Ramshaw graduated magna cum laude from Northwestern University in 2003 with a double major in journalism and American history.

==Career==

=== The Dallas Morning News ===
Prior to joining The Texas Tribune, Ramshaw spent six years at The Dallas Morning News, where she exposed stories about sexual abuse inside Texas' juvenile detention centers, reported from inside a West Texas polygamist compound and uncovered "fight clubs" inside state institutions for people with disabilities.

=== The Texas Tribune ===
In 2010 Ramshaw joined the nonprofit, nonpartisan digital news startup The Texas Tribune as a founding reporter. By 2016 she had been named editor-in-chief of the news organization, considered the gold standard for sustainability in nonprofit news. Under her leadership, The Texas Tribune won a Peabody Award, several national Edward R. Murrow Awards and top honors from the Online News Association.

=== The 19th* ===
After announcing their departure from The Texas Tribune in December 2019, Ramshaw and co-founder Amanda Zamora introduced their new venture, The 19th*, in January 2020. The name is a reference to the Nineteenth Amendment to the United States Constitution, which took effect on August 26, 1920, and prohibits the states and the federal government from denying the right to vote to citizens of the United States on the basis of sex. The asterisk used in the stylized name (The 19th*) is intended to serve as a visible reminder that millions of people, including women of color, were excluded from the ballot box for generations.

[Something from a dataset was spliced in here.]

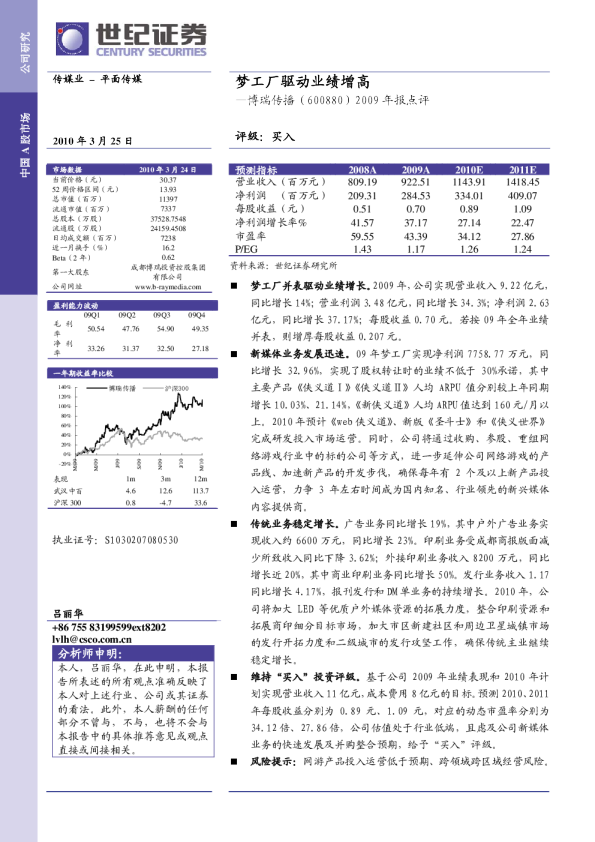 梦工厂驱动业绩增高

Ramshaw said she first thought about creating a national newsroom that would report on gender, politics and policy in 2016, telling USA TODAY, "The idea first entered my head when I was on maternity leave with my daughter. It was during the 2016 election, and we were seeing so many conversations around electability and likability, which are two words that are basically only used for women.... I didn't think about it much for another three years, until we entered the 2020 election cycle. And suddenly those exact same conversations about electability and likability were coming up, even though we had more women on the presidential debate stage than we'd ever had before."

The news organization launched its full destination website in August 2020 followed by a week-long summit that included the first interview with newly-named vice presidential candidate Kamala Harris, and a one-on-one interview with Meghan, The Duchess of Sussex. In January 2021, The 19th* expanded its mission statement to serve not just women but also the LGBTQ+ community.

Early funders of The 19th* include American philanthropist and Craigslist founder Craig Newmark, who donated $500,000 in its early stages; and Kathryn Murdoch, Rupert Murdoch's daughter-in-law, who invested $4 million. As of February 2023 The 19th* had raised over $40 million.

==Awards and honors==

Ramshaw was named to Fortune Magazine’s 40 Under 40 list in 2020. In 2016, she was elected to the Pulitzer Prize Board, where she is serving a nine-year term.

==Personal life==

Ramshaw married David Hartstein in 2010 in Austin, Texas. Hartstein is an Emmy and Independent Spirit Award-winning feature film producer of documentary, fiction and commercials, whose credits include Sister Aimee (2019), The Sensitives (2018), Where Soldiers Come From (2011), P.O.V. (1988) and Along Came Kinky... Texas Jewboy for Governor (2009). Ramshaw and Hartstein have one daughter.